• CHALLENGE: Write out, please, the line containing "What is the distance" together with all lines after it, up to and including the last one, with no other output.
+ + + + + + +
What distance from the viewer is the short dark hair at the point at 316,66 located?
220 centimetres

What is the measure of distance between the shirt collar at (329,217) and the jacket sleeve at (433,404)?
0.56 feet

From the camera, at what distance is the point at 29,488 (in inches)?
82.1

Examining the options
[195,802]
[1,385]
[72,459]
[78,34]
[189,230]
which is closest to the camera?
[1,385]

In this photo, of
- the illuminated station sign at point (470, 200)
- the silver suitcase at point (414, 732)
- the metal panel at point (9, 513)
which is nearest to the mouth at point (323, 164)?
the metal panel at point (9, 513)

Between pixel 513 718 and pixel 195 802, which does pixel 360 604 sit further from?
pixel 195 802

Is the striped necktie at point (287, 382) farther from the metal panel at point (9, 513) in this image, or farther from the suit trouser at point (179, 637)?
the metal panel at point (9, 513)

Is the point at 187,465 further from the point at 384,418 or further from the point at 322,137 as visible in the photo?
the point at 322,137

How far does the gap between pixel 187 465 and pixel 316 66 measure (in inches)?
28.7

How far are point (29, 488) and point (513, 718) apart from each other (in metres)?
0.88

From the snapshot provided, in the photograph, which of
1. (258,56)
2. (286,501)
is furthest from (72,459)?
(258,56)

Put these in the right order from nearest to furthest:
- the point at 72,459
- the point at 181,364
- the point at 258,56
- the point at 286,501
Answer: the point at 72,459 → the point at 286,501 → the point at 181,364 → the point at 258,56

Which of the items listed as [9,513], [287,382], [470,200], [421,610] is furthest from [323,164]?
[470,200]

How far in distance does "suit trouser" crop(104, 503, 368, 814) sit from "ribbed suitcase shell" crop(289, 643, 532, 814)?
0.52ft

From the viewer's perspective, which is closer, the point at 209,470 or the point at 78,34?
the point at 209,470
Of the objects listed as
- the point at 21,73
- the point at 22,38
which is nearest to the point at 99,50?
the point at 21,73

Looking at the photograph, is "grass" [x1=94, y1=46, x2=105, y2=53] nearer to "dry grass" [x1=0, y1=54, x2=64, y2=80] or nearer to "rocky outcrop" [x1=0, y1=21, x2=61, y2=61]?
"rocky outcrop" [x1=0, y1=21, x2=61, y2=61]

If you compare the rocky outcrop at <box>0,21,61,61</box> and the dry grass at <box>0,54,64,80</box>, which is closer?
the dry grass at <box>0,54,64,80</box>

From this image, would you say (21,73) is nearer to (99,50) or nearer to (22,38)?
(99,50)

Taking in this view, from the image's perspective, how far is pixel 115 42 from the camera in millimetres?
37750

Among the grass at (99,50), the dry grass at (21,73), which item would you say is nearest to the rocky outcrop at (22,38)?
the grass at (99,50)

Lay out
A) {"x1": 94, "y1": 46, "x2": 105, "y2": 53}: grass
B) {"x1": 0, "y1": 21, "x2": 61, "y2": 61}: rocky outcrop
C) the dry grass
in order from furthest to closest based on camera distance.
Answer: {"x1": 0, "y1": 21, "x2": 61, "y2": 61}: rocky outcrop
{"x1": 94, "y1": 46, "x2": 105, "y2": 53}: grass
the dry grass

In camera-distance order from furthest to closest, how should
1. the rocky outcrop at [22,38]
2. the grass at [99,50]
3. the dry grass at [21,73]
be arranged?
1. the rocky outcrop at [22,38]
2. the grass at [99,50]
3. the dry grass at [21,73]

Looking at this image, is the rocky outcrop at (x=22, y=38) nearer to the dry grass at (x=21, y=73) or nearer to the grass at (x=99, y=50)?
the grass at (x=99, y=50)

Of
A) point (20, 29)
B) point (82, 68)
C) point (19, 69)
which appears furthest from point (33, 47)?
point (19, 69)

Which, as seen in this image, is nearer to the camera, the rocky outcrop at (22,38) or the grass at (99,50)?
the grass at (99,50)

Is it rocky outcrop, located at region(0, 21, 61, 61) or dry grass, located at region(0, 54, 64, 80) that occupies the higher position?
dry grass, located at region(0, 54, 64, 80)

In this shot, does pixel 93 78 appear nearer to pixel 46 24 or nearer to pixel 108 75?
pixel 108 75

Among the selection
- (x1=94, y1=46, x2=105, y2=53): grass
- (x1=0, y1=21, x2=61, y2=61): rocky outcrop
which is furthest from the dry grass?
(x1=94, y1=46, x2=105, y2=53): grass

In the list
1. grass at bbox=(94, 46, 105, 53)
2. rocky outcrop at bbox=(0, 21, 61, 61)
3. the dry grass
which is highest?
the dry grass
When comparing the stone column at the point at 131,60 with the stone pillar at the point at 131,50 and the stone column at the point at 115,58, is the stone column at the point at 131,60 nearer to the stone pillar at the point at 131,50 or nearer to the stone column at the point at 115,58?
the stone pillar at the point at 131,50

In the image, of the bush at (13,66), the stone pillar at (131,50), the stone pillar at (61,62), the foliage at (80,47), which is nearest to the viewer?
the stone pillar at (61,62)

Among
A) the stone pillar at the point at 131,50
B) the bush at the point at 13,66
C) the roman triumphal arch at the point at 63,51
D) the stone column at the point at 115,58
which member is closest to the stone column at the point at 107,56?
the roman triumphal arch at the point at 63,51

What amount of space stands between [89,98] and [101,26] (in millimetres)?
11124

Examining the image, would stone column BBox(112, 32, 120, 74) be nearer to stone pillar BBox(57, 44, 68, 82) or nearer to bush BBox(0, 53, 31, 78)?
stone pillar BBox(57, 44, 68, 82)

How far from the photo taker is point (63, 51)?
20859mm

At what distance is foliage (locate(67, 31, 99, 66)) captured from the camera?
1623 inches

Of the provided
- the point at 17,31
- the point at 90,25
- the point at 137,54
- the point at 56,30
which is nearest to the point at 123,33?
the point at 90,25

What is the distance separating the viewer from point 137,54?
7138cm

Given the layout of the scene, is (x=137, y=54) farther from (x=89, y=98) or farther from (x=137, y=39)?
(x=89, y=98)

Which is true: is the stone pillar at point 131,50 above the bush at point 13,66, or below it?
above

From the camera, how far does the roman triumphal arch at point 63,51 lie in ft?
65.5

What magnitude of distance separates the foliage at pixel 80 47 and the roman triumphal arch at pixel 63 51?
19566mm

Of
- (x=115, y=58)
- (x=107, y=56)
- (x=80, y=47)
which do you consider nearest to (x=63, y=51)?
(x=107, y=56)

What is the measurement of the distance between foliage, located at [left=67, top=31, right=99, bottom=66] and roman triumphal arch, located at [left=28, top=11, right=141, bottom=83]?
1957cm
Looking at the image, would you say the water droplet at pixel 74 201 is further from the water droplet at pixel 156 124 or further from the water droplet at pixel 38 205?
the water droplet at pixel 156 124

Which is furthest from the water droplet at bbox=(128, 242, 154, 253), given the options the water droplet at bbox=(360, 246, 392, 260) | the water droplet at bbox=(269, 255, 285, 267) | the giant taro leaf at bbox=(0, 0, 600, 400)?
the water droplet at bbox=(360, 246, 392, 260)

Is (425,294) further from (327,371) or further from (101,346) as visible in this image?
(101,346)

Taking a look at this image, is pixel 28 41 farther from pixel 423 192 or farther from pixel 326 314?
+ + + + + + +
• EXERCISE SOLUTION:
What is the distance separating the viewer from point 137,54?
7138cm

Given the layout of the scene, is (x=137, y=54) farther from (x=89, y=98) or farther from (x=137, y=39)?
(x=89, y=98)

Which is true: is the stone pillar at point 131,50 above the bush at point 13,66, or below it?
above

From the camera, how far does the roman triumphal arch at point 63,51 lie in ft?
65.5

What magnitude of distance separates the foliage at pixel 80 47 and the roman triumphal arch at pixel 63 51?
19566mm

Of
- (x=115, y=58)
- (x=107, y=56)
- (x=80, y=47)
which do you consider nearest to (x=63, y=51)?
(x=107, y=56)

What is the measurement of the distance between foliage, located at [left=67, top=31, right=99, bottom=66] and roman triumphal arch, located at [left=28, top=11, right=141, bottom=83]?
1957cm
Looking at the image, would you say the water droplet at pixel 74 201 is further from the water droplet at pixel 156 124 or further from the water droplet at pixel 38 205?
the water droplet at pixel 156 124

Which is furthest from the water droplet at bbox=(128, 242, 154, 253), given the options the water droplet at bbox=(360, 246, 392, 260) | the water droplet at bbox=(269, 255, 285, 267) | the giant taro leaf at bbox=(0, 0, 600, 400)?
the water droplet at bbox=(360, 246, 392, 260)

Is (425,294) further from (327,371) or further from (101,346) as visible in this image?
(101,346)

Taking a look at this image, is pixel 28 41 farther from pixel 423 192 or farther from pixel 326 314?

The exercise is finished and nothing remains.